練習問題 A —
次の(i)〜(iii)が本文の内容と合っているかを「はい」か「いいえ」で答え、判断の決め手になった本文の言葉をそのまま引用してください。
(i) テスラが出てくる前から、電気自動車は流行っていた。
(ii) ArtTechの理念作りでは、テスラのビジネスモデルを参考にしている。
(iii) テスラは、電気自動車が環境に良いことを前面に出して売り込んだ。
-------- 本文 --------
(後編)共創関係から得られた刺激が、アパレル産業に新たな息吹を吹き込む

国内外で大きな反響を呼んだ共同研究は、ポストSDGsといった共通のビジョンを見据えて共創関係を築ける組織が有効だったと紹介した前回。後編では、増田講師が考える研究のスタンスと今後の展望について見ていきます。

 

環境問題やエネルギー問題に向き合うのは当たり前
モチベーションは「楽しい」「カッコいい」と感じる心

SDGsをはじめ環境問題やエネルギー問題等は、メディアやネットで目にしない日がないほど社会に広く浸透しています。この現状に対して増田講師は、「環境問題やエネルギー問題は大事ですが、それを踏まえたうえでどんな新しいことができるのか、に目を向けたい」と、自らの思いを語ります。前編で紹介した天然染料による草木染めの研究成果はまさにその具体的な回答であり、環境破壊を食い止めるだけでなく、アパレル業における「脱石油化学」という共有のビジョンを示すことでした。

増田講師との話では、「楽しい」「カッコいい」という言葉が度々聞かれ、そういった明るく、前向きな気持ちが自身の研究と社会問題とが対峙する時のモチベーションになっているように思われます。「実は、ArtTech(分野を越えた共創関係の構築と、新しい価値や創造性豊かな研究に挑戦することを目的としたプロジェクト。前編参照)の理念作りでは、電気自動車メーカー『テスラ』のビジネスモデルを参考にしています。テスラが出てくるまでは電気自動車は流行っていませんでしたし、また当時の電気自動車はエコカーといった野暮ったいイメージで、カッコいいものではありませんでした。そのような状況の中でテスラは最先端の科学技術のカッコよさをスーパーカーという形で示しました。電気自動車が環境に良いことにはほとんど言及せず、ただカッコいいスーパーカーを創ったのです。車というハードではなく『移動する楽しさ』といった体験を発信しました。そのカッコ良さや楽しさに憧れた人がテスラを買い、結果として排気ガスが減って、環境負荷が減るといった好循環に繋がっています」と話す増田講師は、「科学技術もそうで、環境意識が高い人の制約観に訴えかけるだけでなく、少し視点を変えて皆が楽しいと思える社会像やカッコいいと思える科学技術を提案できる研究にしたいと思っています」と続け、社会問題に対する研究の姿勢を口にします。
-------- 提供データ --------
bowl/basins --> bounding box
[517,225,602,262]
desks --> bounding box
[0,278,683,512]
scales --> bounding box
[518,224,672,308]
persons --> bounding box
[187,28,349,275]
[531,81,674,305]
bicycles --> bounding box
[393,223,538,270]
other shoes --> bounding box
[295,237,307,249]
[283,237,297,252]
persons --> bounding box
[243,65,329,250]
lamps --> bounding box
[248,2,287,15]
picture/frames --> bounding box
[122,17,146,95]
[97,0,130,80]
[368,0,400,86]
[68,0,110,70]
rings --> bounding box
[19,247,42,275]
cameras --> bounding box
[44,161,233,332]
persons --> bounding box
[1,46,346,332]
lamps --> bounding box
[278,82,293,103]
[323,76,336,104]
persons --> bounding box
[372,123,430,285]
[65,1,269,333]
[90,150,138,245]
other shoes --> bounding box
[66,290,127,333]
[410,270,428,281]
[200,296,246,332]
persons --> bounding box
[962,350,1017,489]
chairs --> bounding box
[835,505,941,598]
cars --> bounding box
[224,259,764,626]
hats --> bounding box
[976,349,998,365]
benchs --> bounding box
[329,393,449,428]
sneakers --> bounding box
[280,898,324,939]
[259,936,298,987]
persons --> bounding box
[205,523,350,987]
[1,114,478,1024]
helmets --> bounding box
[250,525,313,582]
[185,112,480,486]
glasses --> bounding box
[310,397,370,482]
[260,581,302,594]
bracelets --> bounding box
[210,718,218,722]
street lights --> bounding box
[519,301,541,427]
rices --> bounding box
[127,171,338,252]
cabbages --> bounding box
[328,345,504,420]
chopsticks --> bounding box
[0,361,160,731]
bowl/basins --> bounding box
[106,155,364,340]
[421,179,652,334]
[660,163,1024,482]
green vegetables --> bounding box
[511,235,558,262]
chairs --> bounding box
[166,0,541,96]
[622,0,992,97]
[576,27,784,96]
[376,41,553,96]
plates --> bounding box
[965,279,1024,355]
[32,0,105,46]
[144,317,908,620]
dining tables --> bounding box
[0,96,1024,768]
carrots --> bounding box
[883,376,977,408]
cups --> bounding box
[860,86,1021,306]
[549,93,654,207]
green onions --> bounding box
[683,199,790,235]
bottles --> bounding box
--------
練習問題 B —
上の項目の最初の行から「[1,114,478,1024]」を含む行まで（両端を含む）を、「番号」と「内容」の2列のMarkdownの表にしてください。空行は入れないでください。

解答 A —
(i) いいえ。「テスラが出てくるまでは電気自動車は流行っていませんでした」
(ii) はい。「電気自動車メーカー『テスラ』のビジネスモデルを参考にしています」
(iii) いいえ。「電気自動車が環境に良いことにはほとんど言及せず」

解答 B —
| 番号 | 内容 |
|---|---|
| 1 | bowl/basins --> bounding box |
| 2 | [517,225,602,262] |
| 3 | desks --> bounding box |
| 4 | [0,278,683,512] |
| 5 | scales --> bounding box |
| 6 | [518,224,672,308] |
| 7 | persons --> bounding box |
| 8 | [187,28,349,275] |
| 9 | [531,81,674,305] |
| 10 | bicycles --> bounding box |
| 11 | [393,223,538,270] |
| 12 | other shoes --> bounding box |
| 13 | [295,237,307,249] |
| 14 | [283,237,297,252] |
| 15 | persons --> bounding box |
| 16 | [243,65,329,250] |
| 17 | lamps --> bounding box |
| 18 | [248,2,287,15] |
| 19 | picture/frames --> bounding box |
| 20 | [122,17,146,95] |
| 21 | [97,0,130,80] |
| 22 | [368,0,400,86] |
| 23 | [68,0,110,70] |
| 24 | rings --> bounding box |
| 25 | [19,247,42,275] |
| 26 | cameras --> bounding box |
| 27 | [44,161,233,332] |
| 28 | persons --> bounding box |
| 29 | [1,46,346,332] |
| 30 | lamps --> bounding box |
| 31 | [278,82,293,103] |
| 32 | [323,76,336,104] |
| 33 | persons --> bounding box |
| 34 | [372,123,430,285] |
| 35 | [65,1,269,333] |
| 36 | [90,150,138,245] |
| 37 | other shoes --> bounding box |
| 38 | [66,290,127,333] |
| 39 | [410,270,428,281] |
| 40 | [200,296,246,332] |
| 41 | persons --> bounding box |
| 42 | [962,350,1017,489] |
| 43 | chairs --> bounding box |
| 44 | [835,505,941,598] |
| 45 | cars --> bounding box |
| 46 | [224,259,764,626] |
| 47 | hats --> bounding box |
| 48 | [976,349,998,365] |
| 49 | benchs --> bounding box |
| 50 | [329,393,449,428] |
| 51 | sneakers --> bounding box |
| 52 | [280,898,324,939] |
| 53 | [259,936,298,987] |
| 54 | persons --> bounding box |
| 55 | [205,523,350,987] |
| 56 | [1,114,478,1024] |